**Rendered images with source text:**
·····

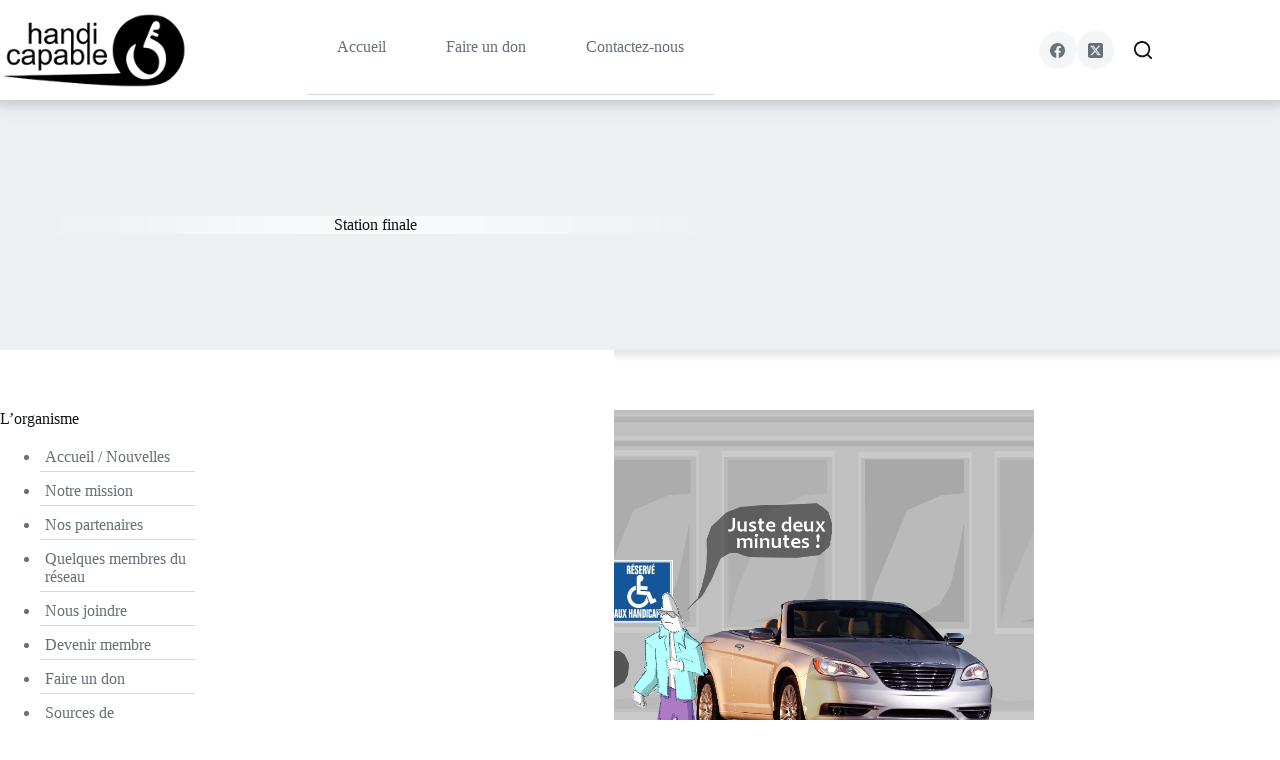

--- FILE ---
content_type: text/css
request_url: https://handi-capable.net/wp-content/themes/blocksy/static/bundle/sidebar.min.css?ver=2.0.99
body_size: 422
content:
[data-sidebar]{display:grid;grid-template-columns:var(--grid-template-columns, 100%);grid-column-gap:var(--sidebar-gap, 4%);grid-row-gap:50px}[data-sidebar]>aside{order:var(--sidebar-order)}@media(min-width: 1000px){[data-sidebar=right]{--grid-template-columns: minmax(100px, 1fr) var(--sidebar-width, 27%)}[data-sidebar=left]{--sidebar-order: -1;--grid-template-columns: var(--sidebar-width, 27%) minmax(100px, 1fr)}[data-sidebar=left]>section{grid-column:2}}[data-prefix] div[data-sidebar]>article{--has-wide: var(--false);--has-boxed-structure: var(--false)}.ct-sidebar{position:relative;z-index:1}.ct-sidebar .ct-widget{color:var(--theme-text-color)}.ct-sidebar .ct-widget:not(:last-child){margin-bottom:var(--sidebar-widgets-spacing, 40px)}@media(min-width: 1000px){.ct-sidebar[data-sticky=sidebar],.ct-sidebar .ct-sticky-widgets{position:sticky;top:calc(var(--sidebar-offset, 50px) + var(--admin-bar, 0px) + var(--theme-frame-size, 0px) + var(--header-sticky-height, 0px)*var(--sticky-shrink, 100)/100)}}@media(min-width: 1000px){.ct-sidebar[data-sticky=widgets]{height:100%}}aside[data-type=type-2] .ct-sidebar:not([data-widgets=separated]){padding:var(--sidebar-inner-spacing, 35px);background:var(--sidebar-background-color, var(--theme-palette-color-8));border:var(--theme-border);box-shadow:var(--theme-box-shadow);border-radius:var(--theme-border-radius)}aside[data-type=type-2] .ct-sidebar[data-widgets=separated] .ct-widget{padding:var(--sidebar-inner-spacing, 35px);background:var(--sidebar-background-color, var(--theme-palette-color-8));border:var(--theme-border);box-shadow:var(--theme-box-shadow);border-radius:var(--theme-border-radius)}@media(max-width: 999.98px){aside[data-type=type-4] .ct-sidebar{padding:var(--sidebar-inner-spacing, 35px);background:var(--sidebar-background-color, var(--theme-palette-color-8))}}@media(min-width: 1000px){aside[data-type=type-3],aside[data-type=type-4]{position:relative}aside[data-type=type-3]:after,aside[data-type=type-4]:after{position:absolute;content:"";top:var(--sidebar-helper-top, 0);height:var(--sidebar-helper-height, 100%)}aside[data-type=type-3]:after{border-right:var(--theme-border)}aside[data-type=type-4]:after{background:var(--sidebar-background-color, var(--theme-palette-color-8));width:calc(100% + 30vw)}[data-sidebar=right]>[data-type=type-3],[data-sidebar=right]>[data-type=type-4]{padding-inline-start:var(--sidebar-inner-spacing, 35px)}[data-sidebar=right]>[data-type=type-3]:after,[data-sidebar=right]>[data-type=type-4]:after{inset-inline-start:0}[data-sidebar=left]>[data-type=type-3],[data-sidebar=left]>[data-type=type-4]{padding-inline-end:var(--sidebar-inner-spacing, 35px)}[data-sidebar=left]>[data-type=type-3]:after,[data-sidebar=left]>[data-type=type-4]:after{inset-inline-end:0}}@media(min-width: 1000px){[data-vertical-spacing="top:bottom"]{--sidebar-helper-top: calc(var(--theme-content-vertical-spacing) * -1);--sidebar-helper-height: calc(100% + var(--theme-content-vertical-spacing) * 2)}[data-vertical-spacing=top]{--sidebar-helper-top: calc(var(--theme-content-vertical-spacing) * -1)}[data-vertical-spacing=top],[data-vertical-spacing=bottom]{--sidebar-helper-height: calc(100% + var(--theme-content-vertical-spacing))}}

·····

**PROBLEM:** All of the entries above are to be transcribed word for word, with no pictures included.

**SOLUTION TO THIS EXERCISE:**
--- FILE ---
content_type: text/css
request_url: https://handi-capable.net/wp-content/themes/blocksy/static/bundle/sidebar.min.css?ver=2.0.99
body_size: 422
content:
[data-sidebar]{display:grid;grid-template-columns:var(--grid-template-columns, 100%);grid-column-gap:var(--sidebar-gap, 4%);grid-row-gap:50px}[data-sidebar]>aside{order:var(--sidebar-order)}@media(min-width: 1000px){[data-sidebar=right]{--grid-template-columns: minmax(100px, 1fr) var(--sidebar-width, 27%)}[data-sidebar=left]{--sidebar-order: -1;--grid-template-columns: var(--sidebar-width, 27%) minmax(100px, 1fr)}[data-sidebar=left]>section{grid-column:2}}[data-prefix] div[data-sidebar]>article{--has-wide: var(--false);--has-boxed-structure: var(--false)}.ct-sidebar{position:relative;z-index:1}.ct-sidebar .ct-widget{color:var(--theme-text-color)}.ct-sidebar .ct-widget:not(:last-child){margin-bottom:var(--sidebar-widgets-spacing, 40px)}@media(min-width: 1000px){.ct-sidebar[data-sticky=sidebar],.ct-sidebar .ct-sticky-widgets{position:sticky;top:calc(var(--sidebar-offset, 50px) + var(--admin-bar, 0px) + var(--theme-frame-size, 0px) + var(--header-sticky-height, 0px)*var(--sticky-shrink, 100)/100)}}@media(min-width: 1000px){.ct-sidebar[data-sticky=widgets]{height:100%}}aside[data-type=type-2] .ct-sidebar:not([data-widgets=separated]){padding:var(--sidebar-inner-spacing, 35px);background:var(--sidebar-background-color, var(--theme-palette-color-8));border:var(--theme-border);box-shadow:var(--theme-box-shadow);border-radius:var(--theme-border-radius)}aside[data-type=type-2] .ct-sidebar[data-widgets=separated] .ct-widget{padding:var(--sidebar-inner-spacing, 35px);background:var(--sidebar-background-color, var(--theme-palette-color-8));border:var(--theme-border);box-shadow:var(--theme-box-shadow);border-radius:var(--theme-border-radius)}@media(max-width: 999.98px){aside[data-type=type-4] .ct-sidebar{padding:var(--sidebar-inner-spacing, 35px);background:var(--sidebar-background-color, var(--theme-palette-color-8))}}@media(min-width: 1000px){aside[data-type=type-3],aside[data-type=type-4]{position:relative}aside[data-type=type-3]:after,aside[data-type=type-4]:after{position:absolute;content:"";top:var(--sidebar-helper-top, 0);height:var(--sidebar-helper-height, 100%)}aside[data-type=type-3]:after{border-right:var(--theme-border)}aside[data-type=type-4]:after{background:var(--sidebar-background-color, var(--theme-palette-color-8));width:calc(100% + 30vw)}[data-sidebar=right]>[data-type=type-3],[data-sidebar=right]>[data-type=type-4]{padding-inline-start:var(--sidebar-inner-spacing, 35px)}[data-sidebar=right]>[data-type=type-3]:after,[data-sidebar=right]>[data-type=type-4]:after{inset-inline-start:0}[data-sidebar=left]>[data-type=type-3],[data-sidebar=left]>[data-type=type-4]{padding-inline-end:var(--sidebar-inner-spacing, 35px)}[data-sidebar=left]>[data-type=type-3]:after,[data-sidebar=left]>[data-type=type-4]:after{inset-inline-end:0}}@media(min-width: 1000px){[data-vertical-spacing="top:bottom"]{--sidebar-helper-top: calc(var(--theme-content-vertical-spacing) * -1);--sidebar-helper-height: calc(100% + var(--theme-content-vertical-spacing) * 2)}[data-vertical-spacing=top]{--sidebar-helper-top: calc(var(--theme-content-vertical-spacing) * -1)}[data-vertical-spacing=top],[data-vertical-spacing=bottom]{--sidebar-helper-height: calc(100% + var(--theme-content-vertical-spacing))}}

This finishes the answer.